> Source document

I recently wrote an email to someone asking a very similar question, so just pasting it here in case it helps: 

 

 

1) The most common way is to do a set_min/max_delay assignment on the paths. That limits the delay. The downside is that it also takes into account clock skew, which they usually don’t want. If the clock skew is minimal, then it can usually just be accepted and it’s not a big deal. It’s only when the clock skew is really large does it become a problem. For example, if they wanted to limit the data path to 5ns, but there were -4ns of clock skew, then the net sum is TimeQuest would need to get the data path down to 1ns. In these scenarios, users have to adjust their max/min delays to counter the clock skew. So rather than asking for a 5ns delay, they would ask for 9ns and know that there is -4ns of clock skew cutting into this. Admittedly it's not ideal. 

 

As an aside, ignoring the clock delays is not correct either. For example, the launch clock path affects how long it takes the data to get to the latch register as much as the data path. What users are basically doing is assuming the launch clock has 0 skew to all the registers, as well as the latch clock. If that were the case, then the clock paths could be ignored. (Or they can overconstraint). In essence, it's not the difference between launch clock and latch clock that users really care about, it's the skew across the launch clock to all its sources, and the skew of the latch clock to all of its destinations.

> Data provided
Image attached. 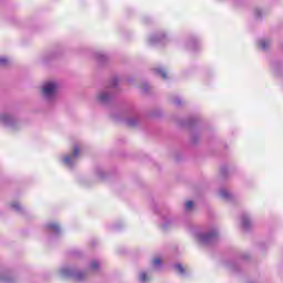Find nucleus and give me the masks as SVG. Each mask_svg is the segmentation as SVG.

> Work to complete
• a. Copy the passage of the post about clock skew starting at "I recently wrote" and ending at "it's not ideal.".
• b. According to the post about clock skew, what is the downside of a set_min/max_delay assignment?
• c. List each distinct time value in nanoseconds that the post about clock skew mentions.
The data is not needed for any of this work.

> Results
• a.
I recently wrote an email to someone asking a very similar question, so just pasting it here in case it helps: 

 

 

1) The most common way is to do a set_min/max_delay assignment on the paths. That limits the delay. The downside is that it also takes into account clock skew, which they usually don’t want. If the clock skew is minimal, then it can usually just be accepted and it’s not a big deal. It’s only when the clock skew is really large does it become a problem. For example, if they wanted to limit the data path to 5ns, but there were -4ns of clock skew, then the net sum is TimeQuest would need to get the data path down to 1ns. In these scenarios, users have to adjust their max/min delays to counter the clock skew. So rather than asking for a 5ns delay, they would ask for 9ns and know that there is -4ns of clock skew cutting into this. Admittedly it's not ideal.

• b. It also takes clock skew into account, which users usually don't want.

• c. 5ns, -4ns, 1ns, 9ns